第40回:ムスリム旅行者の動向
2022年10月26日掲載
訪日団体旅行が解禁されて約3カ月、個人旅行解禁から約3週間が経過しました。インバウンド復活への期待が高まる中、全国旅行支援も相まって、観光業界は一気に活気が戻ったようです。実際国内旅行各社へも海外から訪日旅行に関する問い合わせが増えており、インバウンドの早期復活はにわかに現実味を帯びてきています。そこで今回はムスリム(イスラム教徒)旅行者はどう動くのかについて考察します。
■ムスリム旅行者の心配事
世界が新型コロナウイルス禍の影響を受けるまで訪日ムスリム客は年々増え続け、2018年には100万人に至ったと推定されます。13年にマレーシアとタイからの訪日観光ビザが緩和されたことをきっかけに、円安と格安航空会社(LCC)の増便が重なり、日本に行きやすい環境が整ったのです。
当時日本のフードダイバーシティ(食の多様性)対応に関する情報を扱うメディアはほぼなかったため、14年に開設されたハラール(イスラム教の戒律で許されたもの)情報を発信するポータルサイト『ハラールメディアジャパン(HMJ)』はムスリムにとって貴重な情報源になりました。当初HMJは日本の文化・習慣に関する情報を扱っていましたが、間もなく食事とお祈り場所に関する情報をメインに扱うようになりました。それはムスリム旅行者からの問い合わせが多かったためです。

収集データ
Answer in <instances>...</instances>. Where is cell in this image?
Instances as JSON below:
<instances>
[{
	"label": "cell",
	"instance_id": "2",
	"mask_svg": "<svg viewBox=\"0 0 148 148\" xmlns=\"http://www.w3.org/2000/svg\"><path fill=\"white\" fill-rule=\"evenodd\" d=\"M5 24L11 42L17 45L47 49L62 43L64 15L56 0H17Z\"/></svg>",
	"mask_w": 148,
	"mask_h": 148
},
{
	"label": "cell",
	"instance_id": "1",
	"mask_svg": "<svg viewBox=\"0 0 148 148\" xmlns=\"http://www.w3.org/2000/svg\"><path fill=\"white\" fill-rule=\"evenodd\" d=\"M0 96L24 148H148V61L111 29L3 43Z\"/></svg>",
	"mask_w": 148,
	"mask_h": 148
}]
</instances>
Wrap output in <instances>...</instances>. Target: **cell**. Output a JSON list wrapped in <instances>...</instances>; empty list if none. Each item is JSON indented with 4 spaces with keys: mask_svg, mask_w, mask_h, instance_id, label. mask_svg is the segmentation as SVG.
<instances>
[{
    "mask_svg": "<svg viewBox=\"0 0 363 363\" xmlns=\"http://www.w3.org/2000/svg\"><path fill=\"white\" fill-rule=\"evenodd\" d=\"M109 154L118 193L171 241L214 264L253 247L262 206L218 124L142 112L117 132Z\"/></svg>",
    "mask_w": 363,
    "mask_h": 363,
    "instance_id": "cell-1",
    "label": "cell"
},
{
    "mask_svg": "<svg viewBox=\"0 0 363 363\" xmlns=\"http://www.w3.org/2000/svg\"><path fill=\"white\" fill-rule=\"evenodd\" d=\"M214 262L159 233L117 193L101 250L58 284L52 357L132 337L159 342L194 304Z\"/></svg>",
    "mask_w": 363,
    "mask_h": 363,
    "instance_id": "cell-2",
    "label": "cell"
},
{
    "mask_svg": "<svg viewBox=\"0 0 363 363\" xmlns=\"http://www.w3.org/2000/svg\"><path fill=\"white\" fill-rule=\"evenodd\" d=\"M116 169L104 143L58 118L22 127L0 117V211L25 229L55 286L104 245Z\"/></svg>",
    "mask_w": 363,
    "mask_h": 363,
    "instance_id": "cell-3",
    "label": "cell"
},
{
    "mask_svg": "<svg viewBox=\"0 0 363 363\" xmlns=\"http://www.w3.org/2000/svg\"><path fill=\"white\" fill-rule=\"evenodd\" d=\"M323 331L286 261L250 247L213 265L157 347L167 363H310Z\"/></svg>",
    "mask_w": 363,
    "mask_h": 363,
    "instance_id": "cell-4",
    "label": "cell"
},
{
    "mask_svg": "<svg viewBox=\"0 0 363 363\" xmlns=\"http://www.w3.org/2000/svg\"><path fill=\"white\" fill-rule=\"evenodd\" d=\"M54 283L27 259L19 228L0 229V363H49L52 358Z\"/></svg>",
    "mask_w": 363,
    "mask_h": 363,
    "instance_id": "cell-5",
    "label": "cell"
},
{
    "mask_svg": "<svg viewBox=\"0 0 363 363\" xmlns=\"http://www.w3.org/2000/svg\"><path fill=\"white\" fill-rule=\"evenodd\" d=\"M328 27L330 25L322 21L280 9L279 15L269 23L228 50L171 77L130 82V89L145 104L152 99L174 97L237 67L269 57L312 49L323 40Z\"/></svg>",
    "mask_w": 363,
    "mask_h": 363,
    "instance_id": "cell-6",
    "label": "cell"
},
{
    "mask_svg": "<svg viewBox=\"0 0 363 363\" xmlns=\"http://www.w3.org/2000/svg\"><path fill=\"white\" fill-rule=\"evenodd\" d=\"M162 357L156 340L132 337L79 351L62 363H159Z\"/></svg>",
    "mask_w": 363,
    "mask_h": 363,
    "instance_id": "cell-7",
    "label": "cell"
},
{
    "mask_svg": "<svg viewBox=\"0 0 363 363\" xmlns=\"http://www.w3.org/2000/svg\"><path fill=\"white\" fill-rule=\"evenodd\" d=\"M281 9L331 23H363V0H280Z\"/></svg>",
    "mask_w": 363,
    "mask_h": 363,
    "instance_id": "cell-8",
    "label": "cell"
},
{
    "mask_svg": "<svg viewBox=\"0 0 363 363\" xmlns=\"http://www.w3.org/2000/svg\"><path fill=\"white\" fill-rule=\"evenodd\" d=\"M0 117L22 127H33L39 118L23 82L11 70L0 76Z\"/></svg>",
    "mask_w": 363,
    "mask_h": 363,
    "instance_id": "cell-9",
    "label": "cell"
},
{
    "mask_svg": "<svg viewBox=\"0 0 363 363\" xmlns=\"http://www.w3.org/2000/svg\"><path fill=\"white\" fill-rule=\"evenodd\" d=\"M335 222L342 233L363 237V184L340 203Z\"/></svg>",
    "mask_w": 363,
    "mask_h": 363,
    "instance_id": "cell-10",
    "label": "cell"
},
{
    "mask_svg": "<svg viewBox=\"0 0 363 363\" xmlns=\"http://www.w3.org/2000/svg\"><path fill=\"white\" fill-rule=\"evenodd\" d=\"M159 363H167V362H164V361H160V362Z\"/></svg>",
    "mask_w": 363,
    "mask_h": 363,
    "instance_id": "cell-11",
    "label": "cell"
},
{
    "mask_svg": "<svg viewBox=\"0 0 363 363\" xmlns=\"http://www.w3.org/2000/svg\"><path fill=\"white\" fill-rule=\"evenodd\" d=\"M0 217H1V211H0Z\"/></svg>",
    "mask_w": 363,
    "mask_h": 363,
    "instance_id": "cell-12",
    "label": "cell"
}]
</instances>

課題の要件
ムスリム旅行者の動向に関する文章のうち、「当時日本のフードダイバーシテ」を含む語句で始まり「い合わせが多かったためです。」で終わる部分を、「ポータルサイト」を「ウェブサイト」に入れ替えて書き直しなさい。

解答例
当時日本のフードダイバーシティ(食の多様性)対応に関する情報を扱うメディアはほぼなかったため、14年に開設されたハラール(イスラム教の戒律で許されたもの)情報を発信するウェブサイト『ハラールメディアジャパン(HMJ)』はムスリムにとって貴重な情報源になりました。当初HMJは日本の文化・習慣に関する情報を扱っていましたが、間もなく食事とお祈り場所に関する情報をメインに扱うようになりました。それはムスリム旅行者からの問い合わせが多かったためです。